◆ TASK MATERIAL
- - - -
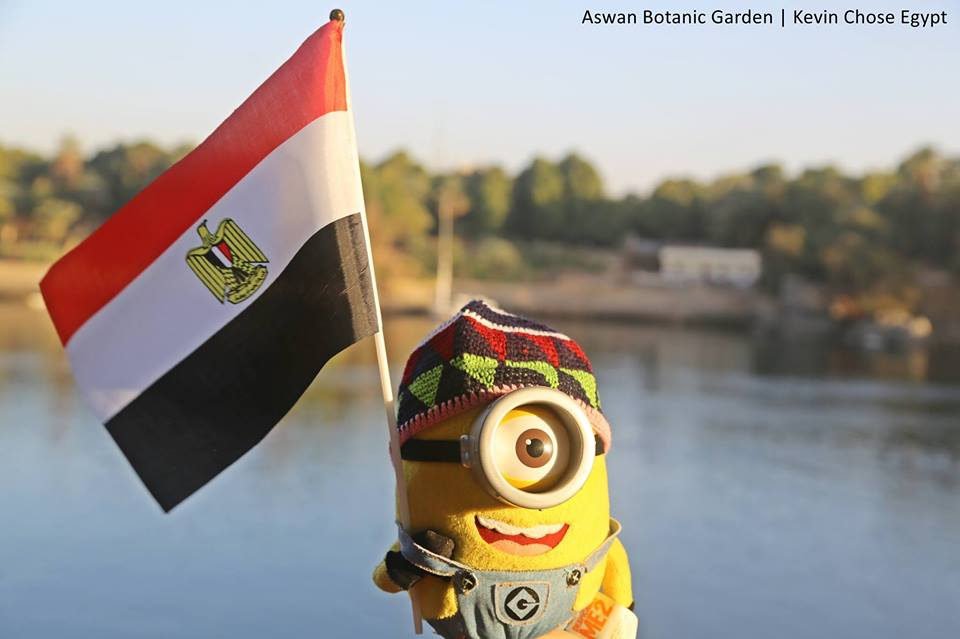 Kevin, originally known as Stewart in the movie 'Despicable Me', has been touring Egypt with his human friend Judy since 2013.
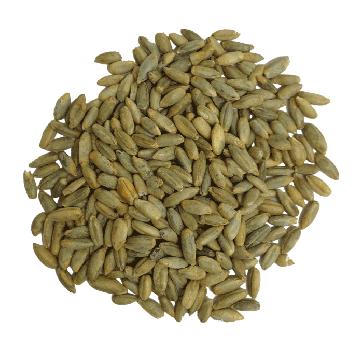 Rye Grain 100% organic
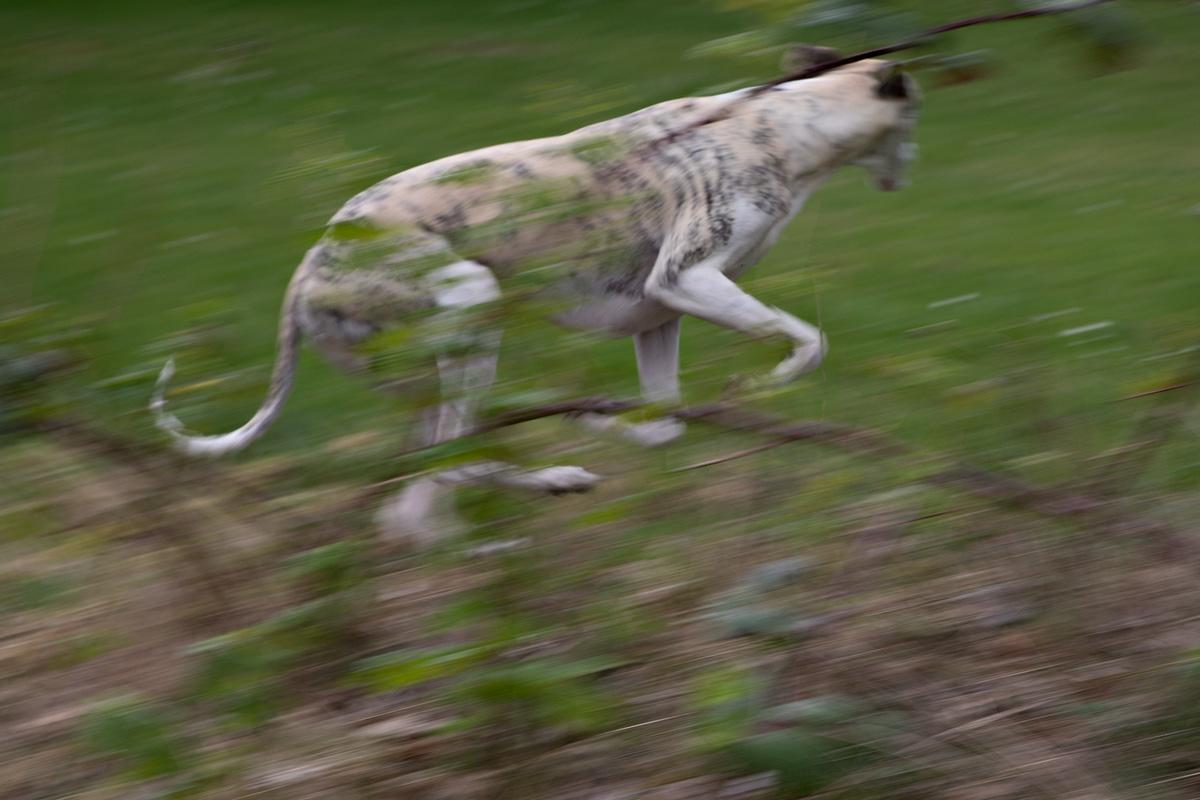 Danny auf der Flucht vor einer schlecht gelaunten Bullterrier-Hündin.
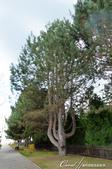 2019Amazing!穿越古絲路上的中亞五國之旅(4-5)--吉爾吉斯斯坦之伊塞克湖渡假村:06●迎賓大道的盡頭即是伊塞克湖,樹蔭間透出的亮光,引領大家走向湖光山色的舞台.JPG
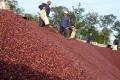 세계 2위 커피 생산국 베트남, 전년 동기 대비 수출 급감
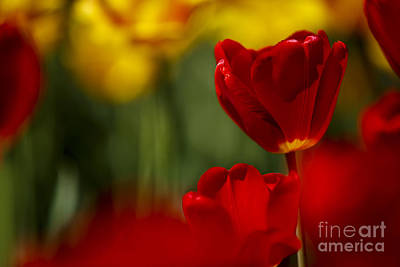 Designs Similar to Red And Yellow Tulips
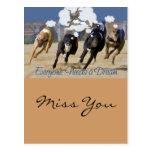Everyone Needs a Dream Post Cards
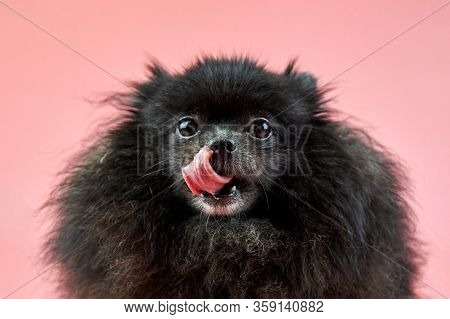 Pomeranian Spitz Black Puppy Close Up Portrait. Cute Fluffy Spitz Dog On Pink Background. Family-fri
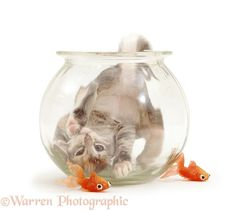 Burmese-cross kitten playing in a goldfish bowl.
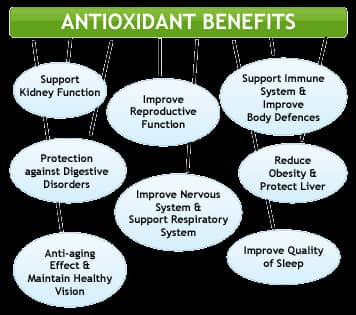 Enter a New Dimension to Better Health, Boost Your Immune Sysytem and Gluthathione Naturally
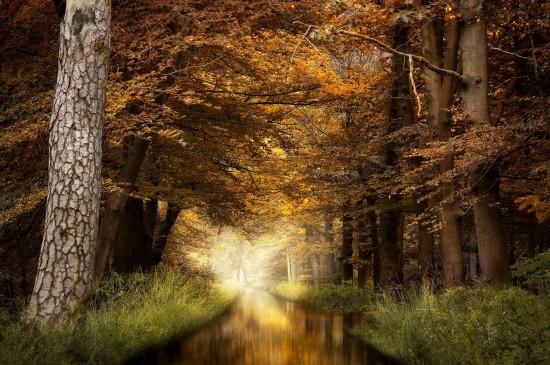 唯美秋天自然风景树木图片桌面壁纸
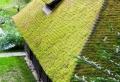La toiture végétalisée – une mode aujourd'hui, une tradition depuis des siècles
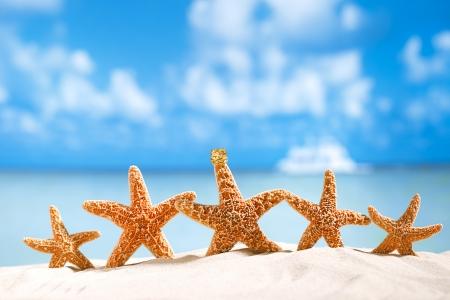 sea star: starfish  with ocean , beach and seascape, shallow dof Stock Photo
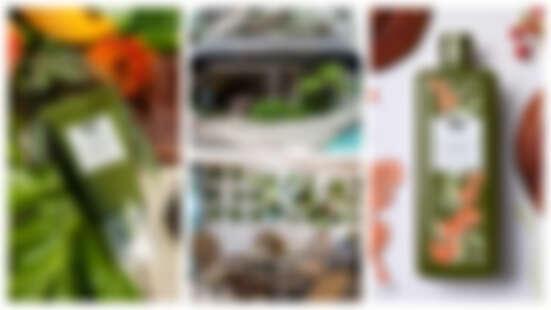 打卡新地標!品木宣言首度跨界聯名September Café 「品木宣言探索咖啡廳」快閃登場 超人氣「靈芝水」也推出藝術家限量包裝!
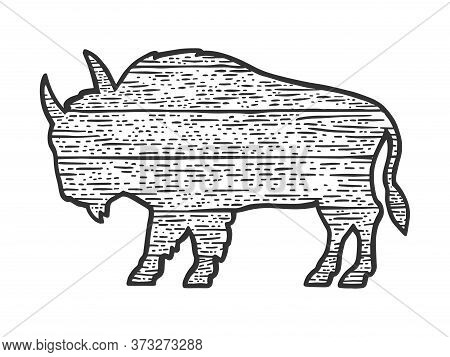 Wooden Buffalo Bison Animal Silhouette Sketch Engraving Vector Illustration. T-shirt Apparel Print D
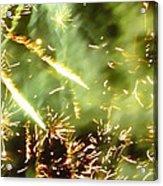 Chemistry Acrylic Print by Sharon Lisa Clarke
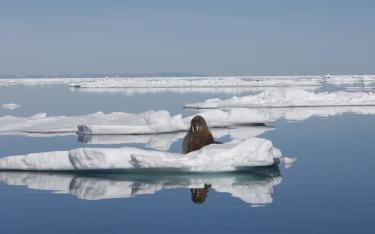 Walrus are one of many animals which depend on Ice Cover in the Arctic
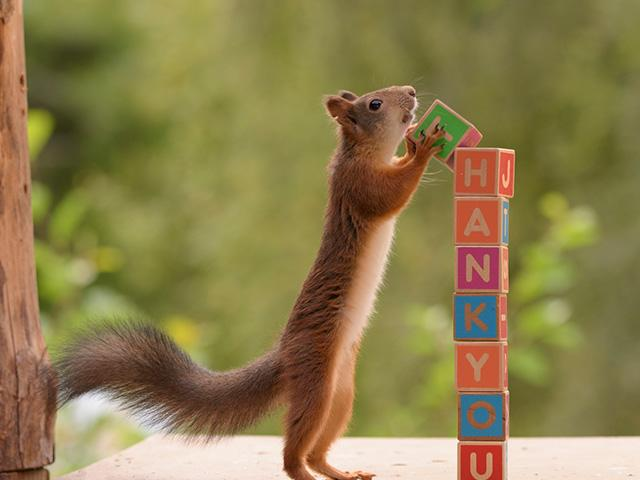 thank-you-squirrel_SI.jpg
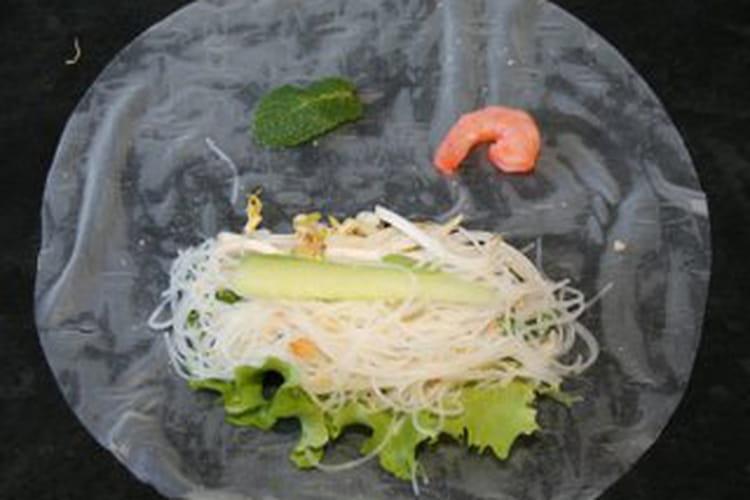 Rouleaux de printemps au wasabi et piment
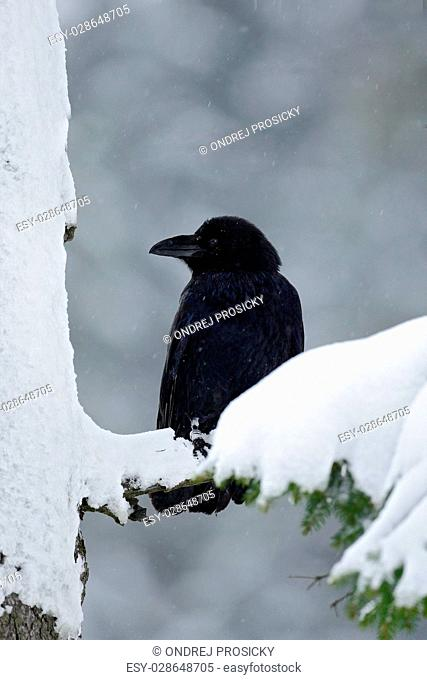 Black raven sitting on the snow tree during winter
- - - -
◆ WHAT YOU NEED TO DO
The lines from the one containing "세계 2위 커피 생산국 베트남, 전년 동기 대비 수출 급감" through the end of the data above are to be copied exactly, both ends included, and pictures are to be omitted.

◆ TASK SOLUTION
 세계 2위 커피 생산국 베트남, 전년 동기 대비 수출 급감
 Designs Similar to Red And Yellow Tulips
Everyone Needs a Dream Post Cards
 Pomeranian Spitz Black Puppy Close Up Portrait. Cute Fluffy Spitz Dog On Pink Background. Family-fri
 Burmese-cross kitten playing in a goldfish bowl.
 Enter a New Dimension to Better Health, Boost Your Immune Sysytem and Gluthathione Naturally
 唯美秋天自然风景树木图片桌面壁纸
La toiture végétalisée – une mode aujourd'hui, une tradition depuis des siècles
 sea star: starfish  with ocean , beach and seascape, shallow dof Stock Photo
 打卡新地標!品木宣言首度跨界聯名September Café 「品木宣言探索咖啡廳」快閃登場 超人氣「靈芝水」也推出藝術家限量包裝!
 Wooden Buffalo Bison Animal Silhouette Sketch Engraving Vector Illustration. T-shirt Apparel Print D
 Chemistry Acrylic Print by Sharon Lisa Clarke
 Walrus are one of many animals which depend on Ice Cover in the Arctic
 thank-you-squirrel_SI.jpg
 Rouleaux de printemps au wasabi et piment
 Black raven sitting on the snow tree during winter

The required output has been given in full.